Contemporânea de atores como Ítalo Rossi (1931-2011) e Sergio Britto (1923-2011), com os quais, entre outros, criou o Teatro dos Sete, junto de seu marido, Fernando Torres (1927-2008), uma das companhias que fez história no país, Fernanda buscou, artisticamente, criar-se como uma atriz brasileira. “Teatro, faça na sua terra e nas circunstâncias dessa terra”, disse-lhe, como narra no livro, a atriz francesa radicada no Brasil Henriette Morineau (1908-90), quando atuou na sua companhia teatral em São Paulo.

“Havia um milagre acontecendo em São Paulo, quando chegamos lá, em 1954.” Era o ano do 4º Centenário, período em que “as companhias cinematográficas Vera Cruz” buscavam criar uma indústria de cinema nacional, enquanto companhias teatrais como o Teatro de Arena buscavam criar uma linguagem brasileira de teatro.

Mas o renascimento paulistano confrontou-se com uma tragédia nacional, em 24 de agosto: o suicídio do presidente Getúlio Vargas, após 19 dias de crise política iniciada com o atentado a Carlos Lacerda (194-1977), opositor a Vargas, que culminou na morte do Major Vaz e pôs o País – e, logo, a classe artística – em situação de instabilidade.

Desestimulada a deixar o Brasil e a deixar o teatro, como cogitou diante da crise, atuou na companhia Maria Della Costa (1926-2015) e no Teatro Brasileiro de Comédia, que tinha o polonês Zbigniew Ziembinski (1908-1978) como diretor-artístico e Cacilda Becker (1921-1969), então a maior atriz brasileira, como sua estrela.

Fernanda Montenegro também dedica parte de sua história às gerações anteriores à sua, com destaque para as mulheres: além de Cacilda, Dulcina de Morais (1908-1996), renovadora do teatro brasileiro na primeira metade do século 20, e Itália Fausta (1879-1951), “atriz que participou de movimentos decisivos do teatro brasileiro” a partir das primeiras décadas do século passado. “Uma adolescente vai se fixar nas mulheres que deram certo”, afirma.

Atores também a influenciaram, como na montagem de Hamlet de 1948, feita pelo Teatro dos Estudantes do Brasil (TEB), com Sérgio Cardoso (1925-1972) no papel principal. “Eu era muito jovem.
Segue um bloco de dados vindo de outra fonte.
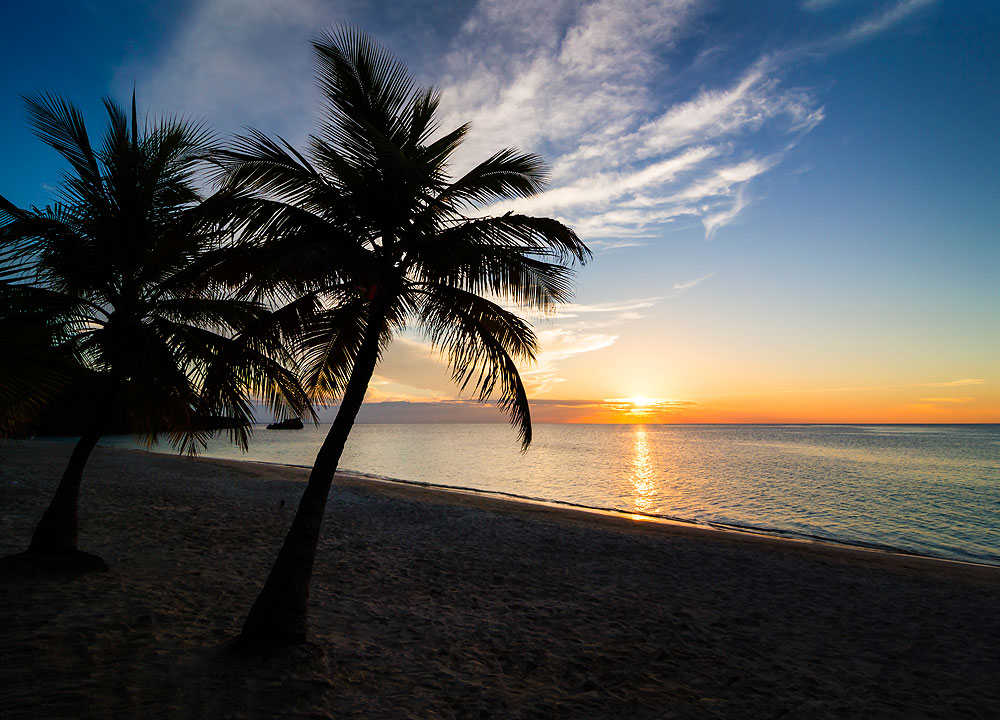 palm-tree-roatan-sunset-img_4740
Ele era um estudante recém-formado em Direito. Era um espetáculo que não era bom, amadoríssimo. E aí eu vi esse rapaz sem formação teatral sabendo dizer aquele texto”, diz. “Eu me formei vendo esse monte de atores que me seduziram.”

Depois da crise de 1954, nunca mais cogitou desistir da batalha teatral, enfrentando problemas de financiamento, empréstimos bancários, a necessidade de educar dois filhos (o cineasta Cláudio Torres e a atriz e escritora Fernanda Torres), fracassos e sucessos de público e a censura da ditadura civil-militar. “Eles [os censores] não negavam o texto. Eles cortavam alguma coisa do texto. [A gente] arrumava mais ou menos e prosseguia. Na véspera, o pré-ensaio geral tinha que ser para a censura. Eram três sempre: um, com uma lanterna, acompanhando o texto, e dois olhando [o ensaio]”, recorda-se.
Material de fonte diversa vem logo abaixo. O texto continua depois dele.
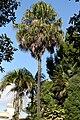 Livistona-chinensis-ak.jpg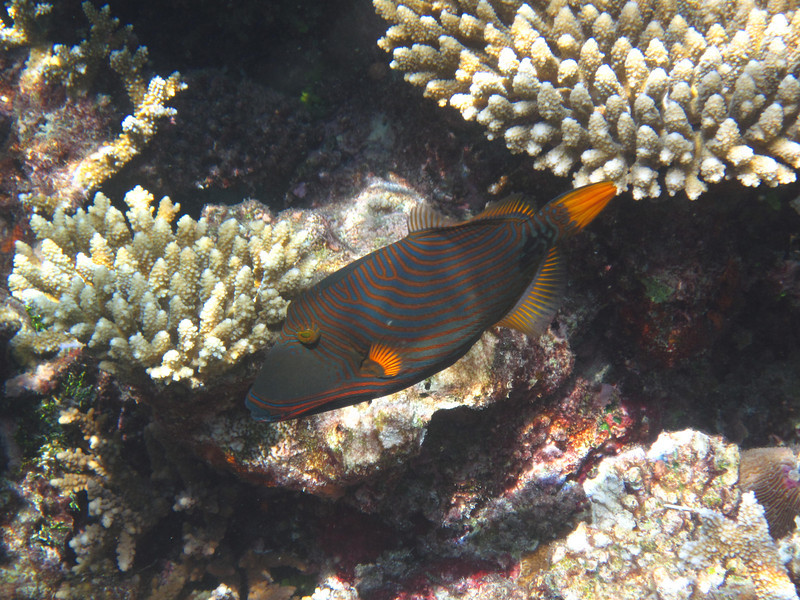 Orange Banded Trigger Fish - Maldives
“Aí você já tinha se empenhado em banco, contratado as pessoas, o elenco pronto para sobreviver com sua criatividade, proibiam [o espetáculo]. Deixavam o processo chegar para terminar com ele, trazendo junto desemprego e ruína econômica para o grupo”, conta. “Mesmo assim se fazia, sobreviveu-se. Não tem história de ator sem muita luta. É quase sempre um esforço monstruoso para vir à luz.”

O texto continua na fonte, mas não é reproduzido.